Pat Passlof: The Brush Is the Finger of the Brain is a survey exhibition of the paintings of Pat Passlof (1928-2011), featuring an accompanying catalogue supported by the Thoma Foundation. Spanning a period of six decades, the exhibition is organized by independent curator and critic Karen Wilkin and is accompanied by a full color catalogue featuring essays by Wilkin and Mark di Suvero.

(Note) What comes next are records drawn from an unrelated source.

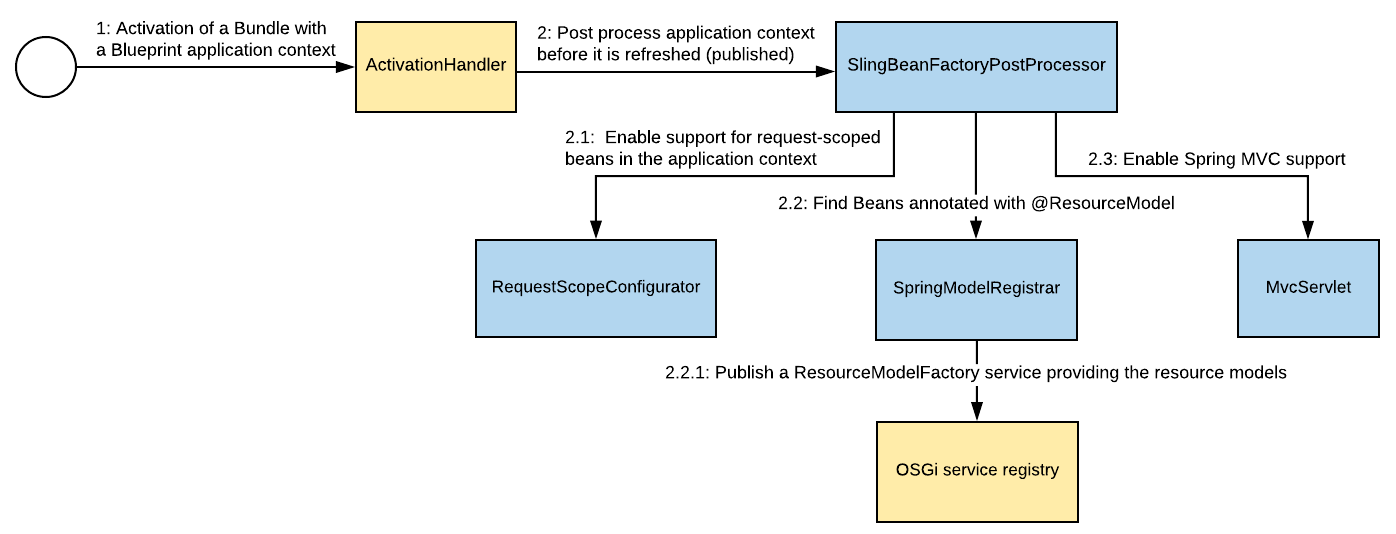 NEBA Spring post-processes blueprint application contexts before they are refreshed, finding beans annotated with @ResourceModel. The resulting resource models are exposed via a ResourceModelFactory service.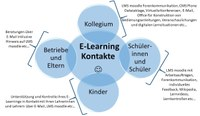 E-Learning am Mercator in Corona-Zeiten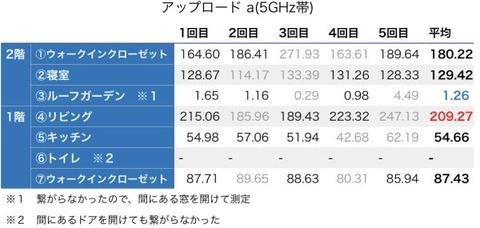 アップロード_a(5GHz帯)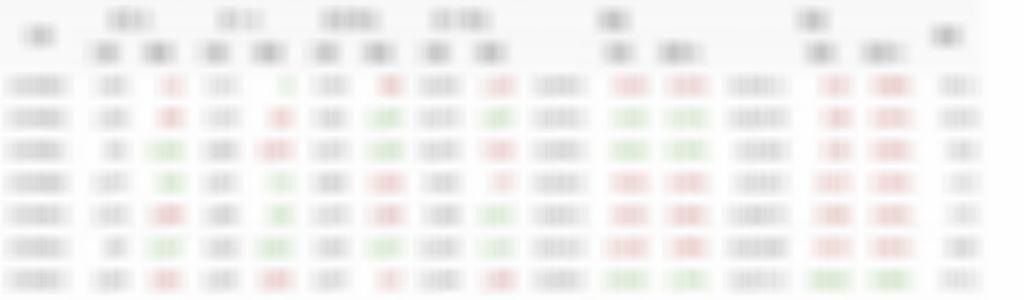08/23散戶多空比+大戶期指∼回文全退點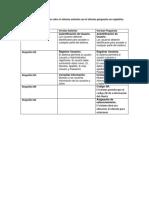 Cuadro-de-comparación.pdf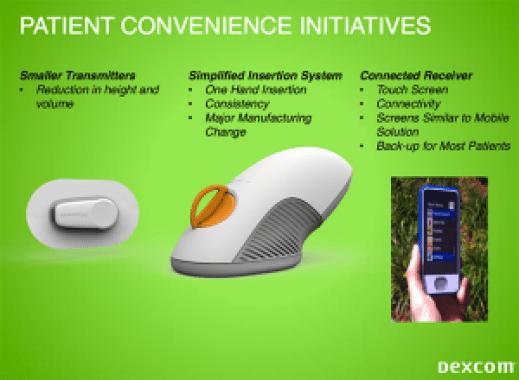 NEWS FLASH:  FDA Clears Dexcom G6!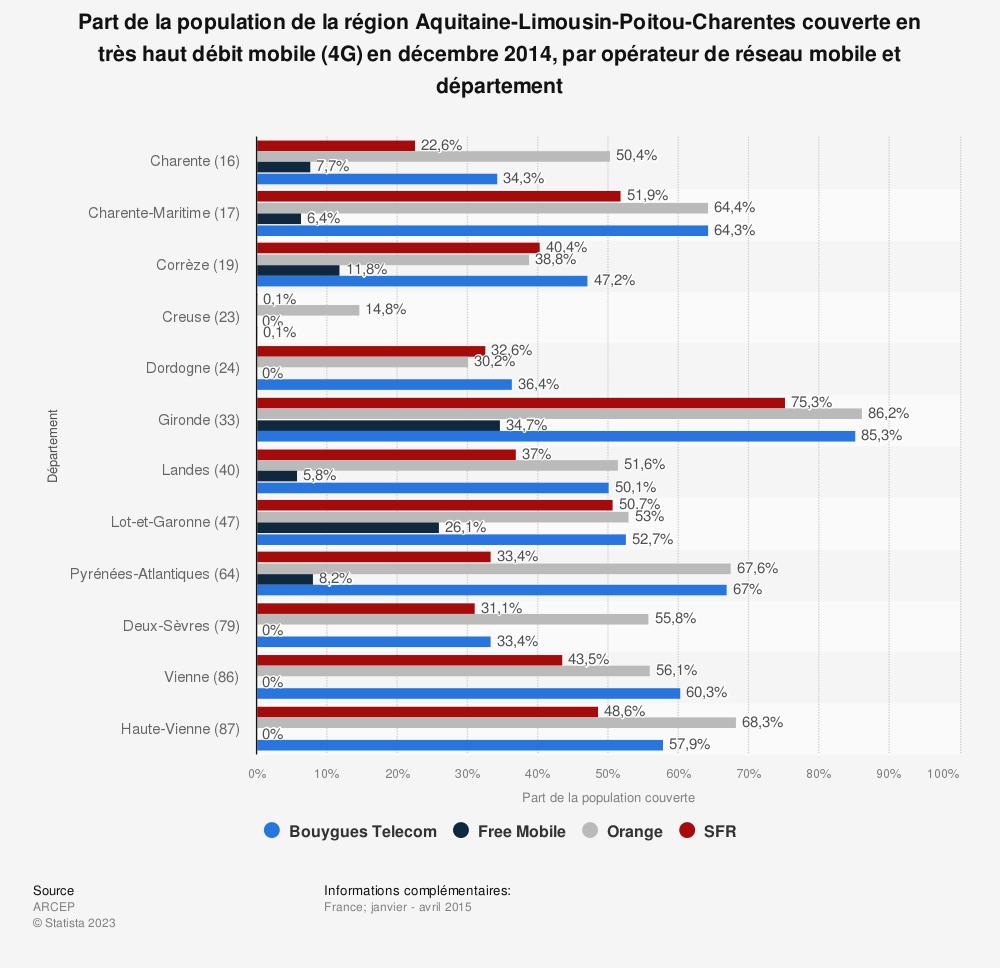 Statistique: Part de la population de la région Aquitaine-Limousin-Poitou-Charentes couverte en très haut débit mobile (4G) en décembre 2014, par opérateur de réseau mobile et département | Statista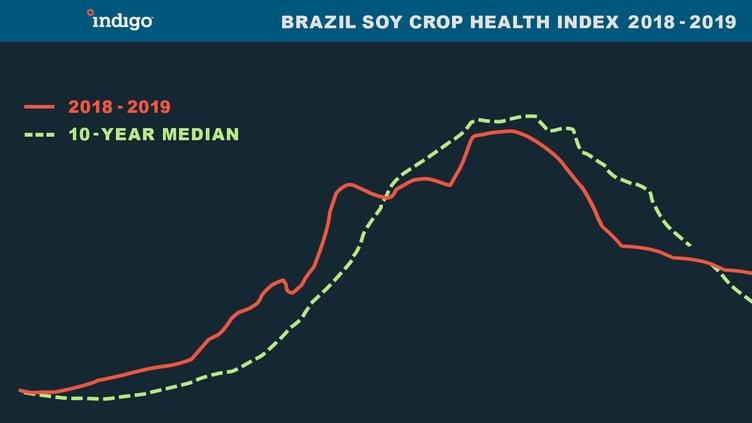 Brazil_Soy_April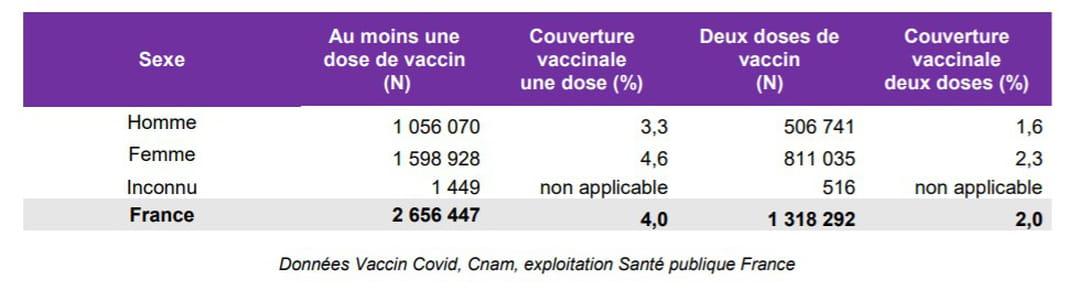 tableau-sexe-vaccin-france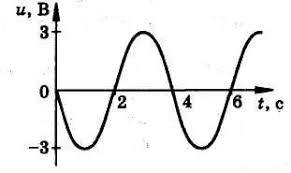 Часть  А1 Проволочная катушка присоединена к гальванометру Она поворачивается вокруг магнита находящегося внутри нее Что будет показывать гальванометр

Pat Passlof: The Brush Is the Finger of the Brain features selections from the artist’s early abstract expressionist paintings, emerging from her time at Black Mountain College in the summer of 1948, where she studied with Willem de Kooning who became her good friend and taught her privately. Her works of the 50s became looser and more gestural, a direction that intensified through the early 80s. Though the artist stated that narrative was a distraction and had no place in painting, in the mid-80s Passlof began to incorporate figurative representations, often landscapes populated with images of centaurs, nymphs and horses.

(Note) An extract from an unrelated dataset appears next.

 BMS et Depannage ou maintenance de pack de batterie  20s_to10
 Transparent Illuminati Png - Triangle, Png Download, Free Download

Allusions to the grid and geometry also emerged through repetition, patterns and marks in her large compositions. Passlof’s varied works defy easy categorization, with a palette that ranged from dark colors and earth tones to soft pastel, but all are connected through her ability to capture the spontaneity and sensuousness of paint through her intuitive, physically vigorous, and eloquent brush marks.